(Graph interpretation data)
*-*-*

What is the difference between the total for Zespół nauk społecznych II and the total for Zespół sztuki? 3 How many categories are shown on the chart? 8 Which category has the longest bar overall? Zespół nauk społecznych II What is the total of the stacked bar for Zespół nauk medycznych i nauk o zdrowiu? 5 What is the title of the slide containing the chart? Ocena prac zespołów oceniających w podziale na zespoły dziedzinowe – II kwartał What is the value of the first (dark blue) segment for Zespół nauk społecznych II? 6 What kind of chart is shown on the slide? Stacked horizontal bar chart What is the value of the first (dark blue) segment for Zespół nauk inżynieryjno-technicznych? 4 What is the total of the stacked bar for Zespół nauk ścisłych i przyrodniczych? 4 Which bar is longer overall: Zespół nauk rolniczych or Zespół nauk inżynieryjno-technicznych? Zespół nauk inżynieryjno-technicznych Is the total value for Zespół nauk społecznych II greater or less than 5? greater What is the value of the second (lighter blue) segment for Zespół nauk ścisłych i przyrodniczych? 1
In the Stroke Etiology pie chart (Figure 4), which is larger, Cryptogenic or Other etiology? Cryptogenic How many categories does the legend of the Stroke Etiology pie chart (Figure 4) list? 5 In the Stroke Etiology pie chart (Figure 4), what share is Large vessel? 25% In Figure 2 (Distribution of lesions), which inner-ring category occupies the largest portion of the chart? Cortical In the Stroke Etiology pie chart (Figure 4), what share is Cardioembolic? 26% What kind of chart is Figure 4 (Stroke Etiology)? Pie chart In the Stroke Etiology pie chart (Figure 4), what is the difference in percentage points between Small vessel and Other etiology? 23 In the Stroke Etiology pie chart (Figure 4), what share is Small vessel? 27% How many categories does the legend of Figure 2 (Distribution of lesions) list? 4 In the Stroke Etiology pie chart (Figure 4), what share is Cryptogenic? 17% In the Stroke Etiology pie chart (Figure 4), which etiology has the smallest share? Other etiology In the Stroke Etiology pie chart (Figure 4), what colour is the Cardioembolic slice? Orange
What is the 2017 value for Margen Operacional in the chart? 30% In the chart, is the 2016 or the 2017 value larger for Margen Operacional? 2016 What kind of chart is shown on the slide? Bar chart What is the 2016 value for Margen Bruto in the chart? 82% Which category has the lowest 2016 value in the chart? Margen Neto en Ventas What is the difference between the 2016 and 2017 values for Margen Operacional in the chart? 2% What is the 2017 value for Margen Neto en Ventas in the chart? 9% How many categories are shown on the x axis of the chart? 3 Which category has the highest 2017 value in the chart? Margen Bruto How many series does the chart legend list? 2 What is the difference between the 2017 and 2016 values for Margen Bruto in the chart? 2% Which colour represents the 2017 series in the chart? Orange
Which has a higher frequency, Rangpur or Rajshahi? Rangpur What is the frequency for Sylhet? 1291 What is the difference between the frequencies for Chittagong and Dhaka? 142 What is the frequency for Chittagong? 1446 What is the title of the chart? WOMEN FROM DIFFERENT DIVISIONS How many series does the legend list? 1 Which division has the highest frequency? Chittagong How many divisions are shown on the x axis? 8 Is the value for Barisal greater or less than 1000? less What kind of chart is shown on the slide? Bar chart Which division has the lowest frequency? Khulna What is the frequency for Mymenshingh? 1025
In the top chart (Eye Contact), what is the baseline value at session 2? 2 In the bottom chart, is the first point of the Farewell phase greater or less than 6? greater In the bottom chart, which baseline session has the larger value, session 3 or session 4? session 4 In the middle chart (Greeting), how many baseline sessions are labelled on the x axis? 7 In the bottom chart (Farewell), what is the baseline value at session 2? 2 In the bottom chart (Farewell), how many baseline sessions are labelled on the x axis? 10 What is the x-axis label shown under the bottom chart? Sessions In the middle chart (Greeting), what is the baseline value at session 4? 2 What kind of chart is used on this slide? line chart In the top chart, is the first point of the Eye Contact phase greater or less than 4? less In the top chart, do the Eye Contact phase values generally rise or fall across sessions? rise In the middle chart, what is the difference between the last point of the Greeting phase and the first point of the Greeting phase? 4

*-*-*

Rewrite the records with "the frequency for" changed to "the count for" everywhere it occurs, keeping every other word as it is.

What is the difference between the total for Zespół nauk społecznych II and the total for Zespół sztuki? 3 How many categories are shown on the chart? 8 Which category has the longest bar overall? Zespół nauk społecznych II What is the total of the stacked bar for Zespół nauk medycznych i nauk o zdrowiu? 5 What is the title of the slide containing the chart? Ocena prac zespołów oceniających w podziale na zespoły dziedzinowe – II kwartał What is the value of the first (dark blue) segment for Zespół nauk społecznych II? 6 What kind of chart is shown on the slide? Stacked horizontal bar chart What is the value of the first (dark blue) segment for Zespół nauk inżynieryjno-technicznych? 4 What is the total of the stacked bar for Zespół nauk ścisłych i przyrodniczych? 4 Which bar is longer overall: Zespół nauk rolniczych or Zespół nauk inżynieryjno-technicznych? Zespół nauk inżynieryjno-technicznych Is the total value for Zespół nauk społecznych II greater or less than 5? greater What is the value of the second (lighter blue) segment for Zespół nauk ścisłych i przyrodniczych? 1
In the Stroke Etiology pie chart (Figure 4), which is larger, Cryptogenic or Other etiology? Cryptogenic How many categories does the legend of the Stroke Etiology pie chart (Figure 4) list? 5 In the Stroke Etiology pie chart (Figure 4), what share is Large vessel? 25% In Figure 2 (Distribution of lesions), which inner-ring category occupies the largest portion of the chart? Cortical In the Stroke Etiology pie chart (Figure 4), what share is Cardioembolic? 26% What kind of chart is Figure 4 (Stroke Etiology)? Pie chart In the Stroke Etiology pie chart (Figure 4), what is the difference in percentage points between Small vessel and Other etiology? 23 In the Stroke Etiology pie chart (Figure 4), what share is Small vessel? 27% How many categories does the legend of Figure 2 (Distribution of lesions) list? 4 In the Stroke Etiology pie chart (Figure 4), what share is Cryptogenic? 17% In the Stroke Etiology pie chart (Figure 4), which etiology has the smallest share? Other etiology In the Stroke Etiology pie chart (Figure 4), what colour is the Cardioembolic slice? Orange
What is the 2017 value for Margen Operacional in the chart? 30% In the chart, is the 2016 or the 2017 value larger for Margen Operacional? 2016 What kind of chart is shown on the slide? Bar chart What is the 2016 value for Margen Bruto in the chart? 82% Which category has the lowest 2016 value in the chart? Margen Neto en Ventas What is the difference between the 2016 and 2017 values for Margen Operacional in the chart? 2% What is the 2017 value for Margen Neto en Ventas in the chart? 9% How many categories are shown on the x axis of the chart? 3 Which category has the highest 2017 value in the chart? Margen Bruto How many series does the chart legend list? 2 What is the difference between the 2017 and 2016 values for Margen Bruto in the chart? 2% Which colour represents the 2017 series in the chart? Orange
Which has a higher frequency, Rangpur or Rajshahi? Rangpur What is the count for Sylhet? 1291 What is the difference between the frequencies for Chittagong and Dhaka? 142 What is the count for Chittagong? 1446 What is the title of the chart? WOMEN FROM DIFFERENT DIVISIONS How many series does the legend list? 1 Which division has the highest frequency? Chittagong How many divisions are shown on the x axis? 8 Is the value for Barisal greater or less than 1000? less What kind of chart is shown on the slide? Bar chart Which division has the lowest frequency? Khulna What is the count for Mymenshingh? 1025
In the top chart (Eye Contact), what is the baseline value at session 2? 2 In the bottom chart, is the first point of the Farewell phase greater or less than 6? greater In the bottom chart, which baseline session has the larger value, session 3 or session 4? session 4 In the middle chart (Greeting), how many baseline sessions are labelled on the x axis? 7 In the bottom chart (Farewell), what is the baseline value at session 2? 2 In the bottom chart (Farewell), how many baseline sessions are labelled on the x axis? 10 What is the x-axis label shown under the bottom chart? Sessions In the middle chart (Greeting), what is the baseline value at session 4? 2 What kind of chart is used on this slide? line chart In the top chart, is the first point of the Eye Contact phase greater or less than 4? less In the top chart, do the Eye Contact phase values generally rise or fall across sessions? rise In the middle chart, what is the difference between the last point of the Greeting phase and the first point of the Greeting phase? 4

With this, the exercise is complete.